Funding Types and Sources for New Business Startups
Venture capital is a specific type of private equity funding that is provided by venture capital funds or private equity firms to startups, mid-stage, and new companies that have proven to have medium to high future growth or that have shown evidence of high financial potential. Typically, venture capitalists seek to provide seed money to young companies with the intention of using these companies as platforms for growth in new markets or areas where they may not currently be available or where there may be less competition. They may also use venture capital to acquire companies already available on the market that meet their threshold for value.
Unlike normal equity investments, venture capital funding does not require any payment or commitment from the startup prior to investment. In some cases, investors may provide seed funding to a company but then wait for an investor to purchase a substantial portion of the company. With no further commitment required, this results in an immediate cash flow boost to the company from the angel investor’s funding.
Investors who are solicited via a venture capital firm typically have an intention of purchasing a controlling interest in the company. This means that during meetings with a VC firm, they will present the company with business plans outlining their projected earnings and profits, as well as their plans for expansion. The VCs typically fund companies based on the projected numbers and revenue projection provided by the startups. Moreover, some venture capital investors are involved in the investment of many companies at one time. These investors tend to specialize in certain sectors such as energy, real estate, software, or technology.
Private Equity firms are another common source for venture capital. Similar to venture capital funds, they usually fund startups with the expectation of providing the company with an equity injection. However, like angels, there is usually no commitment required on the part of the angel investor or venture capital firm. It is important to note, however, that both these funding sources require written documentation from the startups detailing the expected income, business plan, and exit strategy.

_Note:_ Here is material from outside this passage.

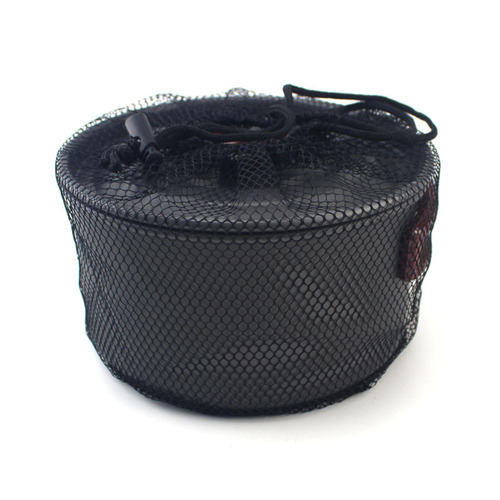 Outdoor Equipment Single Pot Aluminum Oxidized Cookware Outdoor Supplies Cooking Utensils Single Pot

Lastly, there are third-party investment groups such as Private Capital Foundations (PFF) and Commercial Investment Companies (CIC). They are often considered to be in the same investment category as venture capital firms. Unlike venture capital firms, PFFs are not generally solicited through angel investor networks. Rather, PFFs are funded by institutional investors, usually wealthy individuals. Unlike venture capital funds, PFFs are typically high-risk investments.
Regardless of which source of capital was used to source the startup funds for a given company, three basic funding levels remain consistent. Investors will almost always provide seed money, Series A, or B funding, or some combination thereof. The type of venture capital funding received from an angel investor, venture capital firm, or private equity group will depend on the type of business and industry the company is embarking on at this time. The companies can continue raising money based on their performance until their business is successfully launched and generating revenue. As a result, most new businesses will not experience significant debt funded by venture capitalists as their business matures and generates meaningful revenue.